A review by helpfulsnowman
The Loneliness of the Long-Distance Cartoonist by Adrian Tomine

3.0

This is pretty good, and I don't always like embarrassing stories because they remind me of MY OWN embarrassing stories, which I do just fine reminding MYSELF of, thank you.

What is it about saying or doing something dumb when you're 7 that never leaves you? This must be the secret sauce that successful people have, they can leave that shit behind and not spend so much brain power worrying about it because, I mean, what are you gonna do? Invent a time machine and go back and not do something that was unfortunate, not horrible, but you're not proud of? That'd be fuckin' nuts. Nobody would endorse doing that over preventing the Holocaust or whatever, but I think a lot of us would consider it...

I mean, we could always justify it by saying, "Hey, if I stop the Holocaust, what ripples will that have in history?" Meanwhile, if I just avoid a minor embarrassment, sure, there's the Butterfly Effect and everything (capitalized because I'm talking about the Ashton Kutcher movie version, not the theory), but I have a feeling that not being an embarrassment to myself for the rest of my life probably won't cause something worse to happen, right?
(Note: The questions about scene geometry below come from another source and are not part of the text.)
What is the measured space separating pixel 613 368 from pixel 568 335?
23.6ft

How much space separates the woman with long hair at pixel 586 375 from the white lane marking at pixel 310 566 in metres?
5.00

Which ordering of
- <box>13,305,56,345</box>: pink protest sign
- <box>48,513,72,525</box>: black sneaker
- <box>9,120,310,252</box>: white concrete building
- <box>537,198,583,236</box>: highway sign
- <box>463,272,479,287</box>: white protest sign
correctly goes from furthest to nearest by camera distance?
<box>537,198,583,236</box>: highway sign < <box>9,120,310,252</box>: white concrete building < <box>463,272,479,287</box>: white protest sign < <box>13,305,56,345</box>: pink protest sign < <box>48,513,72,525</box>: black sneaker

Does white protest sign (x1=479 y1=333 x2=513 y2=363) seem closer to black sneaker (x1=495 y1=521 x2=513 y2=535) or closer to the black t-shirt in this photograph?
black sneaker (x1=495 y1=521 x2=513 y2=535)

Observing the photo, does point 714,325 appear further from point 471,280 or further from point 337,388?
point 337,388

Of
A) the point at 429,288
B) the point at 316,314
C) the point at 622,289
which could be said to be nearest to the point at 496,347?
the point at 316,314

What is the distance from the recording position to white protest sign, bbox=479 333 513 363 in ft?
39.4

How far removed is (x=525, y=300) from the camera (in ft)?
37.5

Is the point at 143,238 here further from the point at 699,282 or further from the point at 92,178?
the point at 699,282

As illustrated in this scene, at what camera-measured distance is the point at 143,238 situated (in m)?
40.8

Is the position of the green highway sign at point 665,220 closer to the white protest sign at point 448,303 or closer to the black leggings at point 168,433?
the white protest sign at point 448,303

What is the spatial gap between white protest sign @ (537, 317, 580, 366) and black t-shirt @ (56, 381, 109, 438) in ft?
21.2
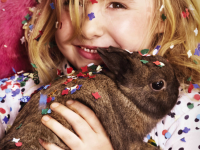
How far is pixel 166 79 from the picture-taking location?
1.48 meters

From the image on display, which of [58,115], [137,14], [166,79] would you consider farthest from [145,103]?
[137,14]

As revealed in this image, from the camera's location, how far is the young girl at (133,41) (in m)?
1.48

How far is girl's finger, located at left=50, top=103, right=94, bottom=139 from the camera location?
134 cm

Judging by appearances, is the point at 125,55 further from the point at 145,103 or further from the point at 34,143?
the point at 34,143

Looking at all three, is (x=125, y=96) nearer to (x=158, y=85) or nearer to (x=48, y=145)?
(x=158, y=85)

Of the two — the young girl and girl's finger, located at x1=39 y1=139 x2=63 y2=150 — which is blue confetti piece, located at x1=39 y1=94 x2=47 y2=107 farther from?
girl's finger, located at x1=39 y1=139 x2=63 y2=150

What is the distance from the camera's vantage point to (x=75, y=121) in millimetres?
1382

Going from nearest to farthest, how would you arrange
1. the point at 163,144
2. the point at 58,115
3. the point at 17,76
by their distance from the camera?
the point at 58,115
the point at 163,144
the point at 17,76

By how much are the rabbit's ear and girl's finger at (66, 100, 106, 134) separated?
318 millimetres

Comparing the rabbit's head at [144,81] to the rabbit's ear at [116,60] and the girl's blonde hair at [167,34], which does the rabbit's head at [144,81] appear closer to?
the rabbit's ear at [116,60]

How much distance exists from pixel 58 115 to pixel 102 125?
1.04 ft

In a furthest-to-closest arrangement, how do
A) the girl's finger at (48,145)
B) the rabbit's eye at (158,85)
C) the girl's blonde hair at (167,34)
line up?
the girl's blonde hair at (167,34)
the rabbit's eye at (158,85)
the girl's finger at (48,145)

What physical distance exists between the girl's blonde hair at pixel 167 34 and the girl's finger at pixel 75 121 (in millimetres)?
683

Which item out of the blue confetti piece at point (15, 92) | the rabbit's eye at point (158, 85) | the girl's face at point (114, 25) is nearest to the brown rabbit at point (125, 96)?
the rabbit's eye at point (158, 85)
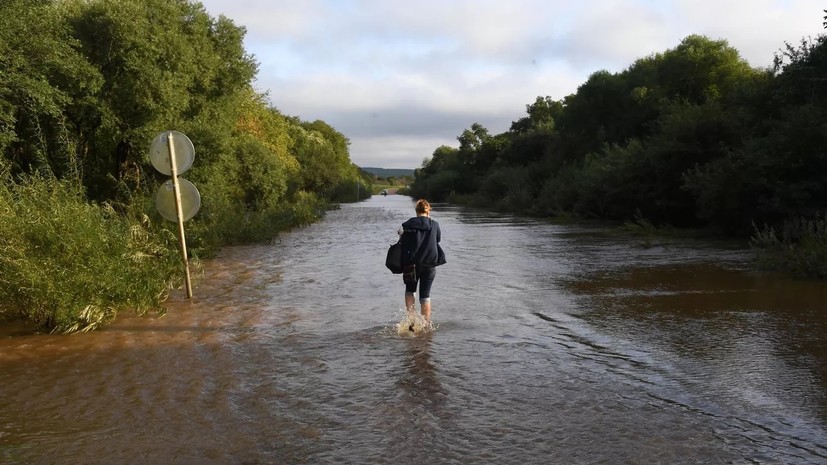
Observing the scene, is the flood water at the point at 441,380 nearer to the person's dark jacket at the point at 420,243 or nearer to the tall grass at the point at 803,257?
the tall grass at the point at 803,257

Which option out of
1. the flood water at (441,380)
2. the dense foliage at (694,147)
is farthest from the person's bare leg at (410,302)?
the dense foliage at (694,147)

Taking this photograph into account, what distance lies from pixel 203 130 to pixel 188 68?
7.49 feet

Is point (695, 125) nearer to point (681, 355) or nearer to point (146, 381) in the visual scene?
point (681, 355)

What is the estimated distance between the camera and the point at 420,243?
8.87 m

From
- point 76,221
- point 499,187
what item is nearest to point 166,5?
point 76,221

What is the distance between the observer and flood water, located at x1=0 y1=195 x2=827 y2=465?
16.1ft

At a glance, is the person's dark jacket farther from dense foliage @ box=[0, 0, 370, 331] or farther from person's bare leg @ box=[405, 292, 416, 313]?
dense foliage @ box=[0, 0, 370, 331]

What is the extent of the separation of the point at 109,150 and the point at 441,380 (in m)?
20.3

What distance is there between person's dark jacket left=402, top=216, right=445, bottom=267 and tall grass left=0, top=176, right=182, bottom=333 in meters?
3.69

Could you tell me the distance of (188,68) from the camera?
882 inches

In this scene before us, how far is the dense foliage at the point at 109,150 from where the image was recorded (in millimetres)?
8492

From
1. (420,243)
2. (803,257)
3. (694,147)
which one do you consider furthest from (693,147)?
(420,243)

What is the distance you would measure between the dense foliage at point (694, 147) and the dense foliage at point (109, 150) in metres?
15.8

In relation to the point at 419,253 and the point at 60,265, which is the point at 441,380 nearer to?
the point at 419,253
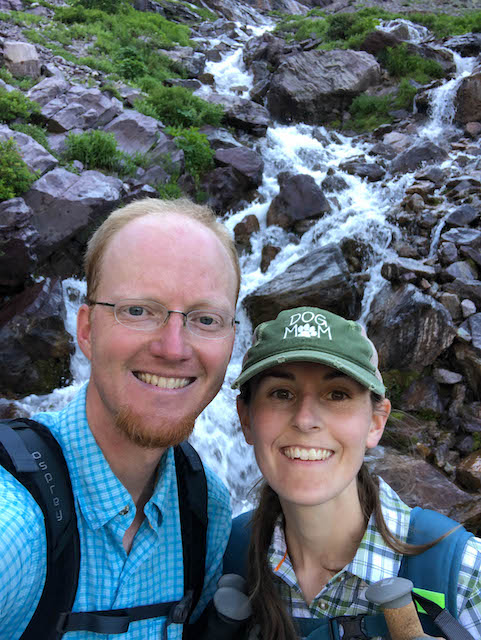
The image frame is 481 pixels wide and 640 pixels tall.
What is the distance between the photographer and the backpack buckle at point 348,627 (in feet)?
4.93

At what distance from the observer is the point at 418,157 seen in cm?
1352

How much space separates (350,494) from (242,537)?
2.32 feet

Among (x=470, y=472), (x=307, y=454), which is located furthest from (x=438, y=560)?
(x=470, y=472)

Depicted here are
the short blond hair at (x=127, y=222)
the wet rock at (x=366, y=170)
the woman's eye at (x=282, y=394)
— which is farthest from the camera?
the wet rock at (x=366, y=170)

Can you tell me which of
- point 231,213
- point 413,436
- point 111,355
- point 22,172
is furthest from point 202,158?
point 111,355

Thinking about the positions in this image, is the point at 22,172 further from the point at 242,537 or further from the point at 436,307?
the point at 242,537

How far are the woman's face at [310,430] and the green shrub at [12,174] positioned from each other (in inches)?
351

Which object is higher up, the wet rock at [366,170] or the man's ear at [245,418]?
the man's ear at [245,418]

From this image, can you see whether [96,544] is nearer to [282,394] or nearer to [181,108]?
[282,394]

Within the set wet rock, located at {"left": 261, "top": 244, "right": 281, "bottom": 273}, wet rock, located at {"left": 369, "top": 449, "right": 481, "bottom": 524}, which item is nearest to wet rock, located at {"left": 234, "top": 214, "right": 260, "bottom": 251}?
wet rock, located at {"left": 261, "top": 244, "right": 281, "bottom": 273}

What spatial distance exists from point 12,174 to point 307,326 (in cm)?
913

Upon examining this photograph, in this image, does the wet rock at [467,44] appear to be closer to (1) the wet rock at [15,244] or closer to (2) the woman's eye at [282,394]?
(1) the wet rock at [15,244]

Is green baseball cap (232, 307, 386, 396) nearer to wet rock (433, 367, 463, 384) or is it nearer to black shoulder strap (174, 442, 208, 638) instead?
black shoulder strap (174, 442, 208, 638)

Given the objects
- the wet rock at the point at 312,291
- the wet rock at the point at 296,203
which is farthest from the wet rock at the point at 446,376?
the wet rock at the point at 296,203
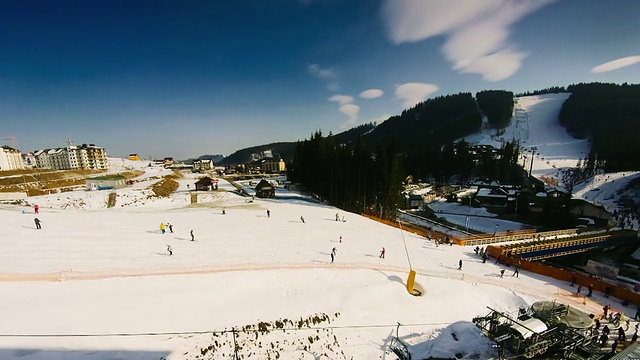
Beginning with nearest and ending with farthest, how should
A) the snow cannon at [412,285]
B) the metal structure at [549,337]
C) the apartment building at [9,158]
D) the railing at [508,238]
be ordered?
the metal structure at [549,337] → the snow cannon at [412,285] → the railing at [508,238] → the apartment building at [9,158]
Maybe?

It seems worth the risk, anyway.

This is me officially declaring that I will go back in time and not be shirtless in a play in junior high school instead of preventing the Holocaust. And then I'll have a new, far more reasonable thing to be ashamed of. Which works because I'd like to give a try to being ashamed about something actually shameful. Seems like a new way of living at least.